Milano, l’analisi sui campioni di sangue raccolti in autunno: i medici avevano riscontrato polmoniti atipiche gravi. Le prove documentate in un articolo pubblicato su Tumori Journal

di Adriana Bazzi

Il virus Sars-Cov2 circolava in Italia fin dall’estate 2019. E ci sono le prove, documentate in un articolo, pubblicato su Tumori Journal, con prima firma quella di Giovanni Apolone, direttore scientifico dell’Istituto Tumori di Milano.
C’era già qualche segnale che il virus fosse presente in Italia prima del febbraio scorso, quando è stato diagnosticato il primo caso autoctono, nel paziente 1 di Codogno. Nell’autunno precedente, i medici di medicina generale avevano già riscontrato polmoniti atipiche gravi, che si pensava dovute a virus influenzali. E anche a Wuhan, in Cina, da dove si ritiene sia partita la pandemia, uno studio dell’Università di Harvard aveva documentato un traffico anomalo di auto nei parcheggi degli ospedali nell’autunno 2019, a testimoniare un aumento di ricoveri fin da quella data. Così Apolone, con Ugo Pastorino e Gabriella Sozzi dell’Istituto, hanno avuto un’idea: sfruttare i dati dello studio Smile, che ha come obiettivo quello di offrire ai cittadini fumatori o ex fumatori, la possibilità di sottoporsi a una Tac e a un’analisi del sangue per monitorare il rischio di andare incontro a un tumore al polmone.

Gli anticorpi

Ecco i dati. Su 959 partecipanti allo studio, 111 presentavano, nel loro sangue, anticorpi anti-Sars-Cov2. E sei di questi avevano così tanti anticorpi che si sono rivelati capaci uccidere il virus vivo (in esperimenti di laboratorio).
Più precisamente: gli anticorpi anti Sars-Cov2 sono stati trovati nel sangue di persone (in genere maschi fra i 55 e i 65 anni) a partire dal settembre scorso. Il che vuol dire che sono venute a contatto con il virus almeno tre settimane prima, perché questo è il tempo necessario al sistema immunitario dell’organismo per sviluppare i famosi anticorpi.
Ma c’è di più. Il dato più intrigante è che il 50% delle persone, risultate positive, erano lombarde, ma l’altro 50% proveniva da tredici regioni diverse. Il che significa che già esisteva una libera circolazione del virus nel nostro Paese.

....................

Svolgere quanto segue:
a – Estragga dal brano il testo da "Più precisamente: gli" a "i famosi anticorpi.".
b – Secondo il brano, quanti dei 959 partecipanti allo studio presentavano anticorpi anti-Sars-Cov2 nel sangue?
c – Traduca in inglese la seguente frase del brano: «Il virus Sars-Cov2 circolava in Italia fin dall’estate 2019.»
Le voci riportate di seguito non sono necessarie.

Voci del dataset:

....................

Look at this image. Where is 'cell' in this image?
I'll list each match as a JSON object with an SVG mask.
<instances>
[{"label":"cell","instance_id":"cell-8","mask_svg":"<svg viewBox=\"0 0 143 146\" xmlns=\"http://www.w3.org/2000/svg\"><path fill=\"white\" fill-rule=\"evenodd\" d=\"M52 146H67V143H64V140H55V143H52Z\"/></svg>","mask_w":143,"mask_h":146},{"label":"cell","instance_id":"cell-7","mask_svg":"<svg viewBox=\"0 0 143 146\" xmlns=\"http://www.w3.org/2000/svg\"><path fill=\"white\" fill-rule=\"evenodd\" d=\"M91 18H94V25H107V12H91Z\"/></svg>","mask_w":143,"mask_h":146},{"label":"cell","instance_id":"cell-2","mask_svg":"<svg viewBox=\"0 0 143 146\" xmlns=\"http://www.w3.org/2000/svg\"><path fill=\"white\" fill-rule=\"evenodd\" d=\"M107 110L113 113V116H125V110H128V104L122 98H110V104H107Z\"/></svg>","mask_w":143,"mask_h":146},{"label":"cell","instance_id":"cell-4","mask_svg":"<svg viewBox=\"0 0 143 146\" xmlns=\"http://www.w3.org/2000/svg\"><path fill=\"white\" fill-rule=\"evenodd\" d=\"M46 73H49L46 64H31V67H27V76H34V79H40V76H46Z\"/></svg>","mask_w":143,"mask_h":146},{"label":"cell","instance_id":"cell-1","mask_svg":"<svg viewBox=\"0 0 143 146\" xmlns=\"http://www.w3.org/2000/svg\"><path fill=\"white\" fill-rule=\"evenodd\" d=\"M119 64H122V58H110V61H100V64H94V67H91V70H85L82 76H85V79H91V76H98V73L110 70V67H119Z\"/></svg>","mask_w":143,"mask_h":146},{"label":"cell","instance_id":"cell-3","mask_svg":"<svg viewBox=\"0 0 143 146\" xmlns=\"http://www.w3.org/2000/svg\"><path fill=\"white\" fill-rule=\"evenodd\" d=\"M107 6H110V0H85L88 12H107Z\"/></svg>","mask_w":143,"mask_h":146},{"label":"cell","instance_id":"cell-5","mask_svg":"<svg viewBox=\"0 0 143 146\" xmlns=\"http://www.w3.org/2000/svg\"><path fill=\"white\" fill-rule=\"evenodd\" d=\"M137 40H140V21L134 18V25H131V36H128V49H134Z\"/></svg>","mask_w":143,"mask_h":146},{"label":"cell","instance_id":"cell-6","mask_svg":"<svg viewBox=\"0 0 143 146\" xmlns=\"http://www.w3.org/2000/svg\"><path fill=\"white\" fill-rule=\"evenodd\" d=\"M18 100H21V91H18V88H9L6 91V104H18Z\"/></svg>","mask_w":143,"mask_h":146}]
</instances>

....................

Esercizi svolti:
a –
Più precisamente: gli anticorpi anti Sars-Cov2 sono stati trovati nel sangue di persone (in genere maschi fra i 55 e i 65 anni) a partire dal settembre scorso. Il che vuol dire che sono venute a contatto con il virus almeno tre settimane prima, perché questo è il tempo necessario al sistema immunitario dell’organismo per sviluppare i famosi anticorpi.

b – 111.

c – The Sars-Cov2 virus had been circulating in Italy since the summer of 2019.